### EXTRACTED DATA

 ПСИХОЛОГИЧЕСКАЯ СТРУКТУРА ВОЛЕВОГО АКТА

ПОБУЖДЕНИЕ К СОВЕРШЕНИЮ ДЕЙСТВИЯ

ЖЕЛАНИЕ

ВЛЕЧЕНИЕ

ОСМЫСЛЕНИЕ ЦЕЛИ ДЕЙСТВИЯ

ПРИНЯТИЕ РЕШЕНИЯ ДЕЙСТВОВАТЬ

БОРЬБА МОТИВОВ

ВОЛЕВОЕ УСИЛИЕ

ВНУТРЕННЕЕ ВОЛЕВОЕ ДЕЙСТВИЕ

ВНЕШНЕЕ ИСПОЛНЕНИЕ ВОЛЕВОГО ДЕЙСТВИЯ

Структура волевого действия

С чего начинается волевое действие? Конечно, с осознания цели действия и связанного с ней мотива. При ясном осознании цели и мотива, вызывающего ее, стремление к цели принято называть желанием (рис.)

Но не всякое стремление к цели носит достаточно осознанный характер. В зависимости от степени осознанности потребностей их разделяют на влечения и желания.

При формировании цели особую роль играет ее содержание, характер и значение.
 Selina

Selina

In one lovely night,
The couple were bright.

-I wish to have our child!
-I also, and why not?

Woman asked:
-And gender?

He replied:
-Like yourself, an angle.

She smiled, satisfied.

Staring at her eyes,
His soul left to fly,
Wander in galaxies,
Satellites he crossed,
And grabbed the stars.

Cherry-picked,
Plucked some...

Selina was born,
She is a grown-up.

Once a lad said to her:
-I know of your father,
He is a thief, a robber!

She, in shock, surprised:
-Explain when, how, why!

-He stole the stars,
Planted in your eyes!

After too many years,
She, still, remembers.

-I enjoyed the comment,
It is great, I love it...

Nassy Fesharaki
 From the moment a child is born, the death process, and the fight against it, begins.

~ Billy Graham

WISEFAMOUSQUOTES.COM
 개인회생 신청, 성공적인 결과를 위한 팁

######

WORK TASK
Go through the data above and copy all of it exactly.

RESPONSE
 ПСИХОЛОГИЧЕСКАЯ СТРУКТУРА ВОЛЕВОГО АКТА

ПОБУЖДЕНИЕ К СОВЕРШЕНИЮ ДЕЙСТВИЯ

ЖЕЛАНИЕ

ВЛЕЧЕНИЕ

ОСМЫСЛЕНИЕ ЦЕЛИ ДЕЙСТВИЯ

ПРИНЯТИЕ РЕШЕНИЯ ДЕЙСТВОВАТЬ

БОРЬБА МОТИВОВ

ВОЛЕВОЕ УСИЛИЕ

ВНУТРЕННЕЕ ВОЛЕВОЕ ДЕЙСТВИЕ

ВНЕШНЕЕ ИСПОЛНЕНИЕ ВОЛЕВОГО ДЕЙСТВИЯ

Структура волевого действия

С чего начинается волевое действие? Конечно, с осознания цели действия и связанного с ней мотива. При ясном осознании цели и мотива, вызывающего ее, стремление к цели принято называть желанием (рис.)

Но не всякое стремление к цели носит достаточно осознанный характер. В зависимости от степени осознанности потребностей их разделяют на влечения и желания.

При формировании цели особую роль играет ее содержание, характер и значение.
 Selina

Selina

In one lovely night,
The couple were bright.

-I wish to have our child!
-I also, and why not?

Woman asked:
-And gender?

He replied:
-Like yourself, an angle.

She smiled, satisfied.

Staring at her eyes,
His soul left to fly,
Wander in galaxies,
Satellites he crossed,
And grabbed the stars.

Cherry-picked,
Plucked some...

Selina was born,
She is a grown-up.

Once a lad said to her:
-I know of your father,
He is a thief, a robber!

She, in shock, surprised:
-Explain when, how, why!

-He stole the stars,
Planted in your eyes!

After too many years,
She, still, remembers.

-I enjoyed the comment,
It is great, I love it...

Nassy Fesharaki
 From the moment a child is born, the death process, and the fight against it, begins.

~ Billy Graham

WISEFAMOUSQUOTES.COM
 개인회생 신청, 성공적인 결과를 위한 팁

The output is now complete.